Print the data again, exactly.
════════════════
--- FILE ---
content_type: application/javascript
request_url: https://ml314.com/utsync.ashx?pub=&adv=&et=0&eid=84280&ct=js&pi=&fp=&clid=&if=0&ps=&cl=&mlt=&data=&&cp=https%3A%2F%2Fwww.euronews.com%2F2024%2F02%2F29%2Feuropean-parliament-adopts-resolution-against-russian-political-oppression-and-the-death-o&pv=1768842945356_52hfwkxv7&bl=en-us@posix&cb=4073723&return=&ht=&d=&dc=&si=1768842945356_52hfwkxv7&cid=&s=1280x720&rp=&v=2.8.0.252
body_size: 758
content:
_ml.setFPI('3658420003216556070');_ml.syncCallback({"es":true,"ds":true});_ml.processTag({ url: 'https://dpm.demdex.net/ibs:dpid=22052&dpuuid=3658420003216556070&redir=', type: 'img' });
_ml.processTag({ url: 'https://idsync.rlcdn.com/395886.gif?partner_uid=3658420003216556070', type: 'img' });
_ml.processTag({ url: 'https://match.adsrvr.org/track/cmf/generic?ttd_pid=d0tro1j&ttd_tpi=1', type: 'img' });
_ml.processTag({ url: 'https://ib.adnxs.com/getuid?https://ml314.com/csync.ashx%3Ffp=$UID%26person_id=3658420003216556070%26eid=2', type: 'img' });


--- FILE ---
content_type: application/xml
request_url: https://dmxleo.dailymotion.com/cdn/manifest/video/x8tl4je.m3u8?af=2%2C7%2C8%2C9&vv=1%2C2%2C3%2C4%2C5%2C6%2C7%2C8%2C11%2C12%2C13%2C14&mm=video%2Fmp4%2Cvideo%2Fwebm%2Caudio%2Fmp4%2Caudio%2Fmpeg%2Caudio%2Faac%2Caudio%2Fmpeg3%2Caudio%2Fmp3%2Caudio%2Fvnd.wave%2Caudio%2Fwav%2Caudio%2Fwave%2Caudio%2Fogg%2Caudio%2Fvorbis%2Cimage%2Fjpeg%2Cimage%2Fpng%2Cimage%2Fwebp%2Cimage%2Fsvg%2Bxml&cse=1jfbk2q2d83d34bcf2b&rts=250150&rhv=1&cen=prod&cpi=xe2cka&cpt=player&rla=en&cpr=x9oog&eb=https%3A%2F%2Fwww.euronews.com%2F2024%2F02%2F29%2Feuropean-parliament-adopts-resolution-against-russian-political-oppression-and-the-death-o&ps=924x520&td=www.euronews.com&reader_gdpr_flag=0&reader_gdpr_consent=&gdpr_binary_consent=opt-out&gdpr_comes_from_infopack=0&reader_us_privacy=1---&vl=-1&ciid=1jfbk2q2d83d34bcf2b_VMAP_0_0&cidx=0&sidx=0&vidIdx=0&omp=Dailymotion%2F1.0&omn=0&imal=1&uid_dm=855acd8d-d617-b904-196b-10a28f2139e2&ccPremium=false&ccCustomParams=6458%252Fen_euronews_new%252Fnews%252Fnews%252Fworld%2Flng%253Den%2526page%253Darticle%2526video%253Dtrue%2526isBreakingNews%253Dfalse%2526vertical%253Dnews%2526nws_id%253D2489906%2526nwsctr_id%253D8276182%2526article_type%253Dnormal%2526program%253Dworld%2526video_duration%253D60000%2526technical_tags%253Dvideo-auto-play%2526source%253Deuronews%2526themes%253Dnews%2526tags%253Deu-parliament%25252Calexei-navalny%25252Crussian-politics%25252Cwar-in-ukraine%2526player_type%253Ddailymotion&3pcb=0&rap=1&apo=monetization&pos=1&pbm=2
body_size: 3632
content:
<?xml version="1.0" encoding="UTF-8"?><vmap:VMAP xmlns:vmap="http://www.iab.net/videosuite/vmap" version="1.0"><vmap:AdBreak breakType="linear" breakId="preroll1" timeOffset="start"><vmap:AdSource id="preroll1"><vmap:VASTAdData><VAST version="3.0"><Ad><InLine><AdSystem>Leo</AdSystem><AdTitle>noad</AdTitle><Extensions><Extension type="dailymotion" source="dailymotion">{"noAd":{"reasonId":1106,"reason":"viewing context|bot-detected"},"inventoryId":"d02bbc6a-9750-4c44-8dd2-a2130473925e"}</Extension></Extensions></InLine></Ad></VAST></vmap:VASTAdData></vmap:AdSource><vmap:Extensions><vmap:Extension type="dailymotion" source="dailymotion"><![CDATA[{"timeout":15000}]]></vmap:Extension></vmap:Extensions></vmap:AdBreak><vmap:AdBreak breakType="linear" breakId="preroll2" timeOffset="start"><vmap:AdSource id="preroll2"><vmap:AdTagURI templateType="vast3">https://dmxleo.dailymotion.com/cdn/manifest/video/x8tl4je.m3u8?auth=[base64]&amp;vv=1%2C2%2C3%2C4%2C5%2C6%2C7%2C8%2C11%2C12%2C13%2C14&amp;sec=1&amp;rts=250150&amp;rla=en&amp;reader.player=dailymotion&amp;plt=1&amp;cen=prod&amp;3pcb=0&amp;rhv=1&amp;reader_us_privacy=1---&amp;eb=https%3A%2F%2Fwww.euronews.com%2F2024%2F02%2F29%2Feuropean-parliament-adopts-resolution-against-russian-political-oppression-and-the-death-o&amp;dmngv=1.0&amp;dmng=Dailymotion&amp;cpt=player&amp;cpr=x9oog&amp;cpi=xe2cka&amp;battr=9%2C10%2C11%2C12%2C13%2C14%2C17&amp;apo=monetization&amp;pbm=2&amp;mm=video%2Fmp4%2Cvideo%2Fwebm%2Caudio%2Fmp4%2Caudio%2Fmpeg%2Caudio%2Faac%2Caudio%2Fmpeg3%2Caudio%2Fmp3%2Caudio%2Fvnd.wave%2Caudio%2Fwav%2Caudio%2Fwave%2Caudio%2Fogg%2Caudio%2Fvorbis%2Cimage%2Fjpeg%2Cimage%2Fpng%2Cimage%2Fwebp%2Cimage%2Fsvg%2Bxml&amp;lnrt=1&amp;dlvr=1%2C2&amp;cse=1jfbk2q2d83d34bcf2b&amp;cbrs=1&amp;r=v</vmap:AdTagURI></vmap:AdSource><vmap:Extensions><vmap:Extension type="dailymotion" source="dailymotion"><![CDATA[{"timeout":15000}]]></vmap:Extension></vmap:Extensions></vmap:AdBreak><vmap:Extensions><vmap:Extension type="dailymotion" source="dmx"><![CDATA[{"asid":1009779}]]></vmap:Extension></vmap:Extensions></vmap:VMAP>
════════════════
Task result:
--- FILE ---
content_type: application/javascript
request_url: https://ml314.com/utsync.ashx?pub=&adv=&et=0&eid=84280&ct=js&pi=&fp=&clid=&if=0&ps=&cl=&mlt=&data=&&cp=https%3A%2F%2Fwww.euronews.com%2F2024%2F02%2F29%2Feuropean-parliament-adopts-resolution-against-russian-political-oppression-and-the-death-o&pv=1768842945356_52hfwkxv7&bl=en-us@posix&cb=4073723&return=&ht=&d=&dc=&si=1768842945356_52hfwkxv7&cid=&s=1280x720&rp=&v=2.8.0.252
body_size: 758
content:
_ml.setFPI('3658420003216556070');_ml.syncCallback({"es":true,"ds":true});_ml.processTag({ url: 'https://dpm.demdex.net/ibs:dpid=22052&dpuuid=3658420003216556070&redir=', type: 'img' });
_ml.processTag({ url: 'https://idsync.rlcdn.com/395886.gif?partner_uid=3658420003216556070', type: 'img' });
_ml.processTag({ url: 'https://match.adsrvr.org/track/cmf/generic?ttd_pid=d0tro1j&ttd_tpi=1', type: 'img' });
_ml.processTag({ url: 'https://ib.adnxs.com/getuid?https://ml314.com/csync.ashx%3Ffp=$UID%26person_id=3658420003216556070%26eid=2', type: 'img' });


--- FILE ---
content_type: application/xml
request_url: https://dmxleo.dailymotion.com/cdn/manifest/video/x8tl4je.m3u8?af=2%2C7%2C8%2C9&vv=1%2C2%2C3%2C4%2C5%2C6%2C7%2C8%2C11%2C12%2C13%2C14&mm=video%2Fmp4%2Cvideo%2Fwebm%2Caudio%2Fmp4%2Caudio%2Fmpeg%2Caudio%2Faac%2Caudio%2Fmpeg3%2Caudio%2Fmp3%2Caudio%2Fvnd.wave%2Caudio%2Fwav%2Caudio%2Fwave%2Caudio%2Fogg%2Caudio%2Fvorbis%2Cimage%2Fjpeg%2Cimage%2Fpng%2Cimage%2Fwebp%2Cimage%2Fsvg%2Bxml&cse=1jfbk2q2d83d34bcf2b&rts=250150&rhv=1&cen=prod&cpi=xe2cka&cpt=player&rla=en&cpr=x9oog&eb=https%3A%2F%2Fwww.euronews.com%2F2024%2F02%2F29%2Feuropean-parliament-adopts-resolution-against-russian-political-oppression-and-the-death-o&ps=924x520&td=www.euronews.com&reader_gdpr_flag=0&reader_gdpr_consent=&gdpr_binary_consent=opt-out&gdpr_comes_from_infopack=0&reader_us_privacy=1---&vl=-1&ciid=1jfbk2q2d83d34bcf2b_VMAP_0_0&cidx=0&sidx=0&vidIdx=0&omp=Dailymotion%2F1.0&omn=0&imal=1&uid_dm=855acd8d-d617-b904-196b-10a28f2139e2&ccPremium=false&ccCustomParams=6458%252Fen_euronews_new%252Fnews%252Fnews%252Fworld%2Flng%253Den%2526page%253Darticle%2526video%253Dtrue%2526isBreakingNews%253Dfalse%2526vertical%253Dnews%2526nws_id%253D2489906%2526nwsctr_id%253D8276182%2526article_type%253Dnormal%2526program%253Dworld%2526video_duration%253D60000%2526technical_tags%253Dvideo-auto-play%2526source%253Deuronews%2526themes%253Dnews%2526tags%253Deu-parliament%25252Calexei-navalny%25252Crussian-politics%25252Cwar-in-ukraine%2526player_type%253Ddailymotion&3pcb=0&rap=1&apo=monetization&pos=1&pbm=2
body_size: 3632
content:
<?xml version="1.0" encoding="UTF-8"?><vmap:VMAP xmlns:vmap="http://www.iab.net/videosuite/vmap" version="1.0"><vmap:AdBreak breakType="linear" breakId="preroll1" timeOffset="start"><vmap:AdSource id="preroll1"><vmap:VASTAdData><VAST version="3.0"><Ad><InLine><AdSystem>Leo</AdSystem><AdTitle>noad</AdTitle><Extensions><Extension type="dailymotion" source="dailymotion">{"noAd":{"reasonId":1106,"reason":"viewing context|bot-detected"},"inventoryId":"d02bbc6a-9750-4c44-8dd2-a2130473925e"}</Extension></Extensions></InLine></Ad></VAST></vmap:VASTAdData></vmap:AdSource><vmap:Extensions><vmap:Extension type="dailymotion" source="dailymotion"><![CDATA[{"timeout":15000}]]></vmap:Extension></vmap:Extensions></vmap:AdBreak><vmap:AdBreak breakType="linear" breakId="preroll2" timeOffset="start"><vmap:AdSource id="preroll2"><vmap:AdTagURI templateType="vast3">https://dmxleo.dailymotion.com/cdn/manifest/video/x8tl4je.m3u8?auth=[base64]&amp;vv=1%2C2%2C3%2C4%2C5%2C6%2C7%2C8%2C11%2C12%2C13%2C14&amp;sec=1&amp;rts=250150&amp;rla=en&amp;reader.player=dailymotion&amp;plt=1&amp;cen=prod&amp;3pcb=0&amp;rhv=1&amp;reader_us_privacy=1---&amp;eb=https%3A%2F%2Fwww.euronews.com%2F2024%2F02%2F29%2Feuropean-parliament-adopts-resolution-against-russian-political-oppression-and-the-death-o&amp;dmngv=1.0&amp;dmng=Dailymotion&amp;cpt=player&amp;cpr=x9oog&amp;cpi=xe2cka&amp;battr=9%2C10%2C11%2C12%2C13%2C14%2C17&amp;apo=monetization&amp;pbm=2&amp;mm=video%2Fmp4%2Cvideo%2Fwebm%2Caudio%2Fmp4%2Caudio%2Fmpeg%2Caudio%2Faac%2Caudio%2Fmpeg3%2Caudio%2Fmp3%2Caudio%2Fvnd.wave%2Caudio%2Fwav%2Caudio%2Fwave%2Caudio%2Fogg%2Caudio%2Fvorbis%2Cimage%2Fjpeg%2Cimage%2Fpng%2Cimage%2Fwebp%2Cimage%2Fsvg%2Bxml&amp;lnrt=1&amp;dlvr=1%2C2&amp;cse=1jfbk2q2d83d34bcf2b&amp;cbrs=1&amp;r=v</vmap:AdTagURI></vmap:AdSource><vmap:Extensions><vmap:Extension type="dailymotion" source="dailymotion"><![CDATA[{"timeout":15000}]]></vmap:Extension></vmap:Extensions></vmap:AdBreak><vmap:Extensions><vmap:Extension type="dailymotion" source="dmx"><![CDATA[{"asid":1009779}]]></vmap:Extension></vmap:Extensions></vmap:VMAP>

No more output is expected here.